_Given data_.
○ ○ ○ ○ ○ ○ ○

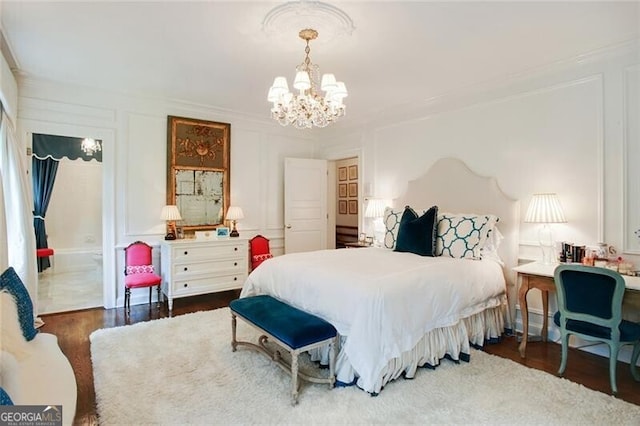 bedroom with ornamental molding, a chandelier, hardwood / wood-style floors, and ensuite bathroom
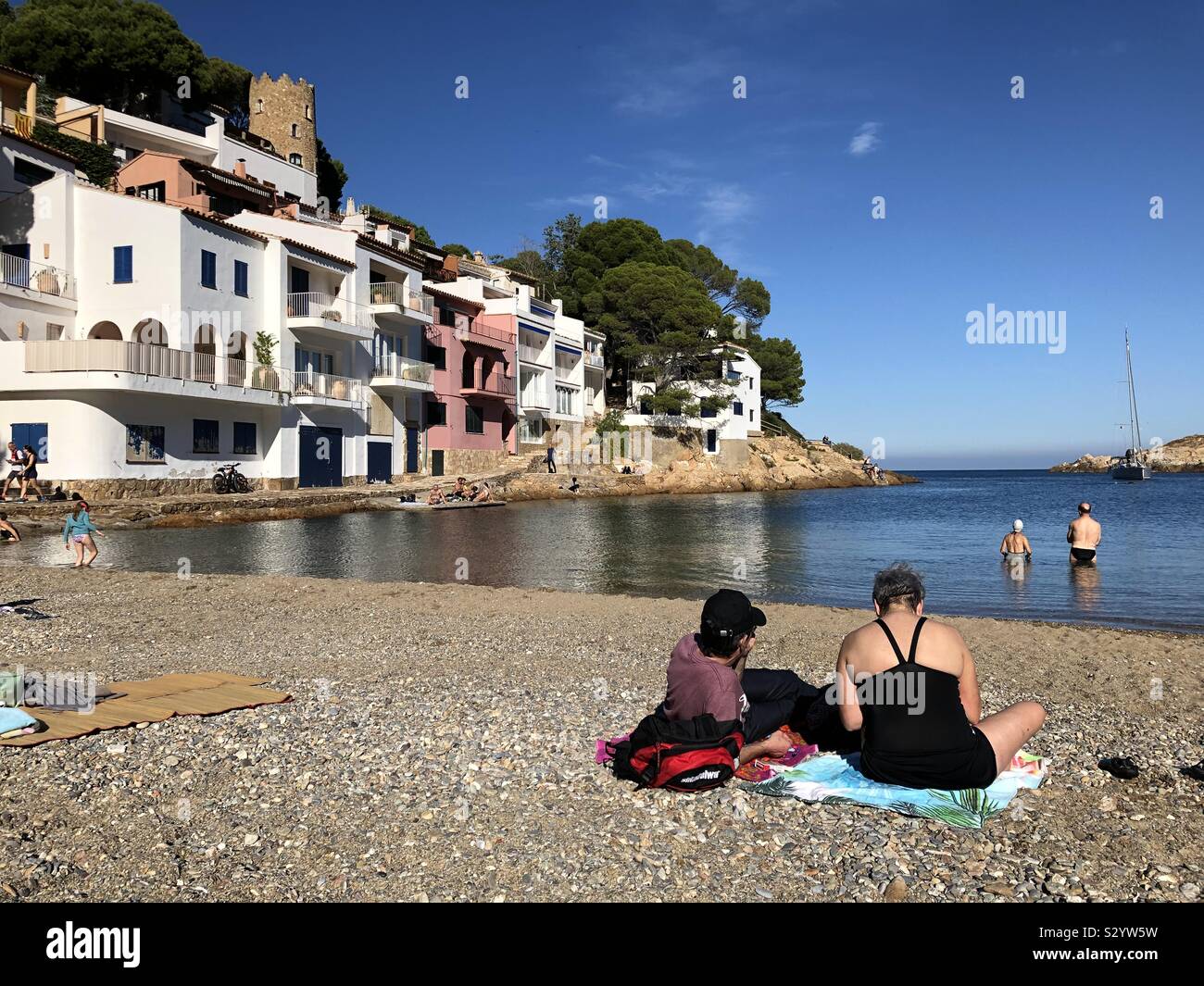 Sunbathers and swimmers at Sa Tuna beach near Begur on Costa Brava, Spain, on a sunny and warm November day. - Smartphone Captured Stock Image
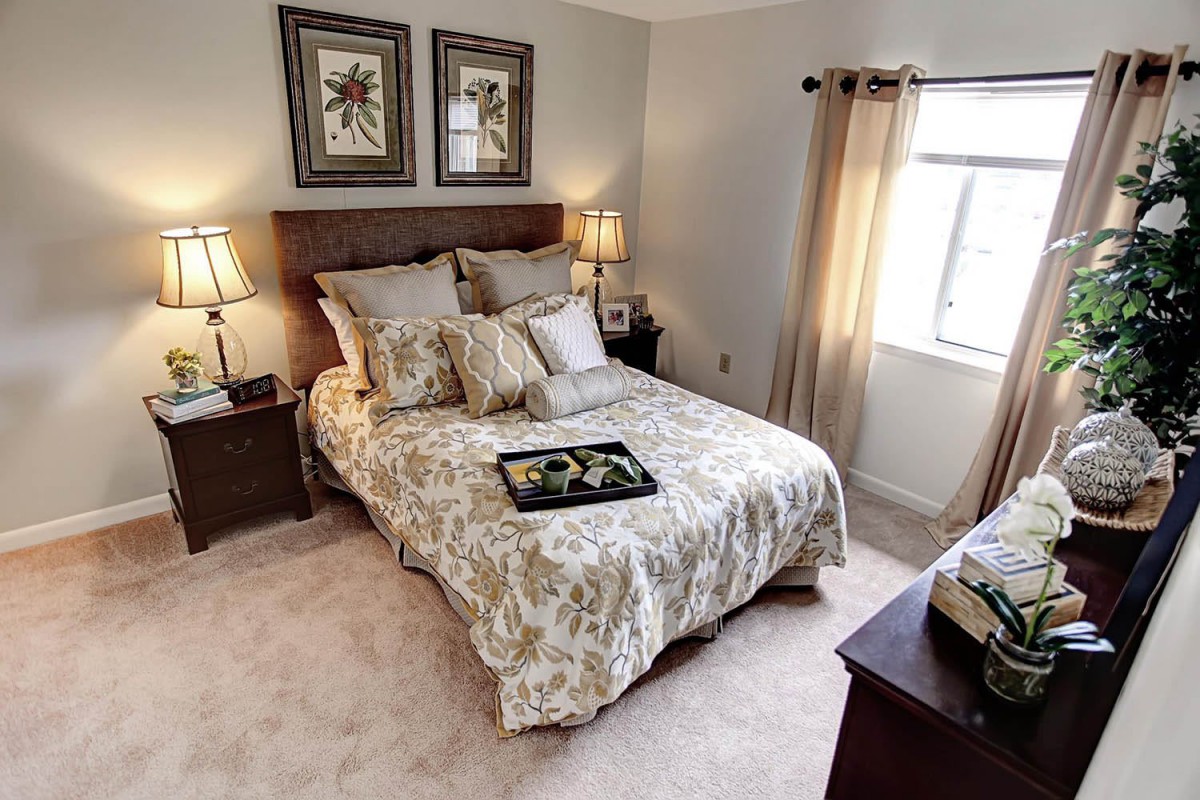A cozy bedroom with a neatly made bed, soft lighting, and decorative artwork.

○ ○ ○ ○ ○ ○ ○

_Aim of the task_.
Please retype the whole listing above word for word and drop the pictures.

_Solution to this task_.
 bedroom with ornamental molding, a chandelier, hardwood / wood-style floors, and ensuite bathroom
 Sunbathers and swimmers at Sa Tuna beach near Begur on Costa Brava, Spain, on a sunny and warm November day. - Smartphone Captured Stock Image
A cozy bedroom with a neatly made bed, soft lighting, and decorative artwork.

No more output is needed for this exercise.